**GOAL A**
In the cemetery sculpture passage, why might the original Angel of Grief in Rome be even more lovely than the copy at Stanford University?

**GIVEN PASSAGE**
The thing that drew me first to cemeteries was the artwork. From the six-foot-tall limestone tree trunk in the graveyard near my parents’ house to the angels in Highgate Cemetery, I loved to see the sculpture best of all. It draws me out in all weather from drizzling rain to humid summer sun, in the icy January breezes and in the high desert glare. I’m well-known in my household for begging to see “just one more” sculpture.
I’ve seen some amazing things in my travels:
The original Angel of Grief by William Wetmore Story (in Rome’s Protestant Cemetery) is small, compared to the copy at Stanford University, but it may be even more lovely for being human-sized. The “Angel of Grief Weeping over the Altar of Life,” Story’s last work, was made to mark the grave of his wife Emelyn in 1895. Before Story’s sculpture, angels were always joyful emissaries, secure in the knowledge of Heaven to come for their charges. A grieving angel, overcome by loss, struck a chord that echoes in cemeteries across the world.
Detail of Crack the Whip
Then again, Italian cemeteries are full of one-of-a-kind artwork. It’s rarer to see in Midwestern cemeteries, but one of the most striking sculptures I’ve ever seen is in Sunset Hills Cemetery in Flint, Michigan. “Crack the Whip” is a collection of eight interconnected children running in a semi-circle. Sculpted by J. Seward Johnson, “Crack the Whip” is comprised of an Asian girl, two African American kids, a Native American, and four white kids, each distinct and individual. They are dressed in cleats and baseball shorts, a headband and a basketball jersey, a pinafore. The Asian girl has lost her Birkenstock sandal, which lies in the grass nearby.

**INFORMATION PROVIDED**
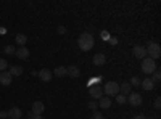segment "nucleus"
Wrapping results in <instances>:
<instances>
[{
	"mask_svg": "<svg viewBox=\"0 0 161 119\" xmlns=\"http://www.w3.org/2000/svg\"><path fill=\"white\" fill-rule=\"evenodd\" d=\"M93 37H92V34H89V32H84V34H80L79 35V39H77V45H79V48L82 50V51H89L92 47H93Z\"/></svg>",
	"mask_w": 161,
	"mask_h": 119,
	"instance_id": "f257e3e1",
	"label": "nucleus"
},
{
	"mask_svg": "<svg viewBox=\"0 0 161 119\" xmlns=\"http://www.w3.org/2000/svg\"><path fill=\"white\" fill-rule=\"evenodd\" d=\"M142 71L145 73V74H153L155 71H156V63H155V60H152V58H143L142 60Z\"/></svg>",
	"mask_w": 161,
	"mask_h": 119,
	"instance_id": "f03ea898",
	"label": "nucleus"
},
{
	"mask_svg": "<svg viewBox=\"0 0 161 119\" xmlns=\"http://www.w3.org/2000/svg\"><path fill=\"white\" fill-rule=\"evenodd\" d=\"M145 50H147V55H148V58H152V60H156V58H159V55H161V47H159L156 42H150L148 47H147Z\"/></svg>",
	"mask_w": 161,
	"mask_h": 119,
	"instance_id": "7ed1b4c3",
	"label": "nucleus"
},
{
	"mask_svg": "<svg viewBox=\"0 0 161 119\" xmlns=\"http://www.w3.org/2000/svg\"><path fill=\"white\" fill-rule=\"evenodd\" d=\"M103 92L108 97H116V95H119V84H116L114 81L106 82L105 87H103Z\"/></svg>",
	"mask_w": 161,
	"mask_h": 119,
	"instance_id": "20e7f679",
	"label": "nucleus"
},
{
	"mask_svg": "<svg viewBox=\"0 0 161 119\" xmlns=\"http://www.w3.org/2000/svg\"><path fill=\"white\" fill-rule=\"evenodd\" d=\"M127 97H129L127 101L132 105V106H139V105H142V97L137 94V92H130Z\"/></svg>",
	"mask_w": 161,
	"mask_h": 119,
	"instance_id": "39448f33",
	"label": "nucleus"
},
{
	"mask_svg": "<svg viewBox=\"0 0 161 119\" xmlns=\"http://www.w3.org/2000/svg\"><path fill=\"white\" fill-rule=\"evenodd\" d=\"M89 94H90V97H92V98H97V100H100V98L103 97V89H100L98 85H90Z\"/></svg>",
	"mask_w": 161,
	"mask_h": 119,
	"instance_id": "423d86ee",
	"label": "nucleus"
},
{
	"mask_svg": "<svg viewBox=\"0 0 161 119\" xmlns=\"http://www.w3.org/2000/svg\"><path fill=\"white\" fill-rule=\"evenodd\" d=\"M37 77H40V81H44V82H50L52 81V71H48L47 68H44V69H40L37 73Z\"/></svg>",
	"mask_w": 161,
	"mask_h": 119,
	"instance_id": "0eeeda50",
	"label": "nucleus"
},
{
	"mask_svg": "<svg viewBox=\"0 0 161 119\" xmlns=\"http://www.w3.org/2000/svg\"><path fill=\"white\" fill-rule=\"evenodd\" d=\"M44 111H45V105H44L42 101H34V103H32V114L40 116Z\"/></svg>",
	"mask_w": 161,
	"mask_h": 119,
	"instance_id": "6e6552de",
	"label": "nucleus"
},
{
	"mask_svg": "<svg viewBox=\"0 0 161 119\" xmlns=\"http://www.w3.org/2000/svg\"><path fill=\"white\" fill-rule=\"evenodd\" d=\"M66 76H69V77L76 79V77H79V76H80V71H79L77 66L71 64V66H68V68H66Z\"/></svg>",
	"mask_w": 161,
	"mask_h": 119,
	"instance_id": "1a4fd4ad",
	"label": "nucleus"
},
{
	"mask_svg": "<svg viewBox=\"0 0 161 119\" xmlns=\"http://www.w3.org/2000/svg\"><path fill=\"white\" fill-rule=\"evenodd\" d=\"M13 81V77L8 71H3V73H0V84L2 85H10Z\"/></svg>",
	"mask_w": 161,
	"mask_h": 119,
	"instance_id": "9d476101",
	"label": "nucleus"
},
{
	"mask_svg": "<svg viewBox=\"0 0 161 119\" xmlns=\"http://www.w3.org/2000/svg\"><path fill=\"white\" fill-rule=\"evenodd\" d=\"M134 57H136V58H140V60L147 58V50H145V47H140V45H136V47H134Z\"/></svg>",
	"mask_w": 161,
	"mask_h": 119,
	"instance_id": "9b49d317",
	"label": "nucleus"
},
{
	"mask_svg": "<svg viewBox=\"0 0 161 119\" xmlns=\"http://www.w3.org/2000/svg\"><path fill=\"white\" fill-rule=\"evenodd\" d=\"M106 63V57L103 53H95L93 55V64L95 66H103Z\"/></svg>",
	"mask_w": 161,
	"mask_h": 119,
	"instance_id": "f8f14e48",
	"label": "nucleus"
},
{
	"mask_svg": "<svg viewBox=\"0 0 161 119\" xmlns=\"http://www.w3.org/2000/svg\"><path fill=\"white\" fill-rule=\"evenodd\" d=\"M15 55H16L19 60H26V58L29 57V50L26 48V47H19V48L15 51Z\"/></svg>",
	"mask_w": 161,
	"mask_h": 119,
	"instance_id": "ddd939ff",
	"label": "nucleus"
},
{
	"mask_svg": "<svg viewBox=\"0 0 161 119\" xmlns=\"http://www.w3.org/2000/svg\"><path fill=\"white\" fill-rule=\"evenodd\" d=\"M130 90H132V85H130L129 82H124V84H121V85H119V94H121V95H124V97L130 94Z\"/></svg>",
	"mask_w": 161,
	"mask_h": 119,
	"instance_id": "4468645a",
	"label": "nucleus"
},
{
	"mask_svg": "<svg viewBox=\"0 0 161 119\" xmlns=\"http://www.w3.org/2000/svg\"><path fill=\"white\" fill-rule=\"evenodd\" d=\"M97 105H98L100 108L106 110V108H110V106H111V98H110V97H102L100 101H98Z\"/></svg>",
	"mask_w": 161,
	"mask_h": 119,
	"instance_id": "2eb2a0df",
	"label": "nucleus"
},
{
	"mask_svg": "<svg viewBox=\"0 0 161 119\" xmlns=\"http://www.w3.org/2000/svg\"><path fill=\"white\" fill-rule=\"evenodd\" d=\"M140 84H142V87H143L145 90H153V87H155V82L152 81V77L143 79V81H140Z\"/></svg>",
	"mask_w": 161,
	"mask_h": 119,
	"instance_id": "dca6fc26",
	"label": "nucleus"
},
{
	"mask_svg": "<svg viewBox=\"0 0 161 119\" xmlns=\"http://www.w3.org/2000/svg\"><path fill=\"white\" fill-rule=\"evenodd\" d=\"M21 116L23 114H21V110L19 108H16V106L15 108H10V111H8V117L10 119H19Z\"/></svg>",
	"mask_w": 161,
	"mask_h": 119,
	"instance_id": "f3484780",
	"label": "nucleus"
},
{
	"mask_svg": "<svg viewBox=\"0 0 161 119\" xmlns=\"http://www.w3.org/2000/svg\"><path fill=\"white\" fill-rule=\"evenodd\" d=\"M8 73L11 74V77H16V76H21L23 74V68H21V66H11Z\"/></svg>",
	"mask_w": 161,
	"mask_h": 119,
	"instance_id": "a211bd4d",
	"label": "nucleus"
},
{
	"mask_svg": "<svg viewBox=\"0 0 161 119\" xmlns=\"http://www.w3.org/2000/svg\"><path fill=\"white\" fill-rule=\"evenodd\" d=\"M15 41H16V44H18V45L24 47V44L28 42V37H26L24 34H18V35H16V39H15Z\"/></svg>",
	"mask_w": 161,
	"mask_h": 119,
	"instance_id": "6ab92c4d",
	"label": "nucleus"
},
{
	"mask_svg": "<svg viewBox=\"0 0 161 119\" xmlns=\"http://www.w3.org/2000/svg\"><path fill=\"white\" fill-rule=\"evenodd\" d=\"M55 76L57 77H64L66 76V68L64 66H58V68L55 69Z\"/></svg>",
	"mask_w": 161,
	"mask_h": 119,
	"instance_id": "aec40b11",
	"label": "nucleus"
},
{
	"mask_svg": "<svg viewBox=\"0 0 161 119\" xmlns=\"http://www.w3.org/2000/svg\"><path fill=\"white\" fill-rule=\"evenodd\" d=\"M3 51H5V53H7V55H10V57H11V55H15V51H16V48H15V47H13V45H7Z\"/></svg>",
	"mask_w": 161,
	"mask_h": 119,
	"instance_id": "412c9836",
	"label": "nucleus"
},
{
	"mask_svg": "<svg viewBox=\"0 0 161 119\" xmlns=\"http://www.w3.org/2000/svg\"><path fill=\"white\" fill-rule=\"evenodd\" d=\"M152 81H153V82H159V81H161V73H159L158 68H156V71L153 73V79H152Z\"/></svg>",
	"mask_w": 161,
	"mask_h": 119,
	"instance_id": "4be33fe9",
	"label": "nucleus"
},
{
	"mask_svg": "<svg viewBox=\"0 0 161 119\" xmlns=\"http://www.w3.org/2000/svg\"><path fill=\"white\" fill-rule=\"evenodd\" d=\"M7 68H8V61H7V60H3V58H0V71L3 73Z\"/></svg>",
	"mask_w": 161,
	"mask_h": 119,
	"instance_id": "5701e85b",
	"label": "nucleus"
},
{
	"mask_svg": "<svg viewBox=\"0 0 161 119\" xmlns=\"http://www.w3.org/2000/svg\"><path fill=\"white\" fill-rule=\"evenodd\" d=\"M116 103H118V105H124V103H126V97L121 95V94L116 95Z\"/></svg>",
	"mask_w": 161,
	"mask_h": 119,
	"instance_id": "b1692460",
	"label": "nucleus"
},
{
	"mask_svg": "<svg viewBox=\"0 0 161 119\" xmlns=\"http://www.w3.org/2000/svg\"><path fill=\"white\" fill-rule=\"evenodd\" d=\"M129 84H130V85H139V84H140V79H139L137 76H134V77L130 79V82H129Z\"/></svg>",
	"mask_w": 161,
	"mask_h": 119,
	"instance_id": "393cba45",
	"label": "nucleus"
},
{
	"mask_svg": "<svg viewBox=\"0 0 161 119\" xmlns=\"http://www.w3.org/2000/svg\"><path fill=\"white\" fill-rule=\"evenodd\" d=\"M89 108H90L92 111H95V110L98 108V105H97V101H93V100H92V101H89Z\"/></svg>",
	"mask_w": 161,
	"mask_h": 119,
	"instance_id": "a878e982",
	"label": "nucleus"
},
{
	"mask_svg": "<svg viewBox=\"0 0 161 119\" xmlns=\"http://www.w3.org/2000/svg\"><path fill=\"white\" fill-rule=\"evenodd\" d=\"M92 119H103V114H100L98 111H93V114H92Z\"/></svg>",
	"mask_w": 161,
	"mask_h": 119,
	"instance_id": "bb28decb",
	"label": "nucleus"
},
{
	"mask_svg": "<svg viewBox=\"0 0 161 119\" xmlns=\"http://www.w3.org/2000/svg\"><path fill=\"white\" fill-rule=\"evenodd\" d=\"M155 108H156V110H159V108H161V98H159V97L155 100Z\"/></svg>",
	"mask_w": 161,
	"mask_h": 119,
	"instance_id": "cd10ccee",
	"label": "nucleus"
},
{
	"mask_svg": "<svg viewBox=\"0 0 161 119\" xmlns=\"http://www.w3.org/2000/svg\"><path fill=\"white\" fill-rule=\"evenodd\" d=\"M0 117H2V119L8 117V111H0Z\"/></svg>",
	"mask_w": 161,
	"mask_h": 119,
	"instance_id": "c85d7f7f",
	"label": "nucleus"
},
{
	"mask_svg": "<svg viewBox=\"0 0 161 119\" xmlns=\"http://www.w3.org/2000/svg\"><path fill=\"white\" fill-rule=\"evenodd\" d=\"M29 119H42V116H37V114H29Z\"/></svg>",
	"mask_w": 161,
	"mask_h": 119,
	"instance_id": "c756f323",
	"label": "nucleus"
},
{
	"mask_svg": "<svg viewBox=\"0 0 161 119\" xmlns=\"http://www.w3.org/2000/svg\"><path fill=\"white\" fill-rule=\"evenodd\" d=\"M58 32H60V34H64V32H66V28H64V26H60V28H58Z\"/></svg>",
	"mask_w": 161,
	"mask_h": 119,
	"instance_id": "7c9ffc66",
	"label": "nucleus"
},
{
	"mask_svg": "<svg viewBox=\"0 0 161 119\" xmlns=\"http://www.w3.org/2000/svg\"><path fill=\"white\" fill-rule=\"evenodd\" d=\"M134 119H147V116H145V114H137Z\"/></svg>",
	"mask_w": 161,
	"mask_h": 119,
	"instance_id": "2f4dec72",
	"label": "nucleus"
}]
</instances>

**GOAL B**
In the entries, can you switch "Wrapping" to "Placing" and give back the lines starting at the beginning of the entries and ending at the line containing "37H92V34H89V32H84V34H80L79 35V39H77V45H79V48L82 50V51H89L92", with nothing else changed? Leave the pictures out.

**COMPLETE ANSWER A**
The original is small compared to the Stanford copy, and it may be even more lovely because it is human-sized.

**COMPLETE ANSWER B**
segment "nucleus"
Placing results in <instances>:
<instances>
[{
	"mask_svg": "<svg viewBox=\"0 0 161 119\" xmlns=\"http://www.w3.org/2000/svg\"><path fill=\"white\" fill-rule=\"evenodd\" d=\"M93 37H92V34H89V32H84V34H80L79 35V39H77V45H79V48L82 50V51H89L92 47H93Z\"/></svg>",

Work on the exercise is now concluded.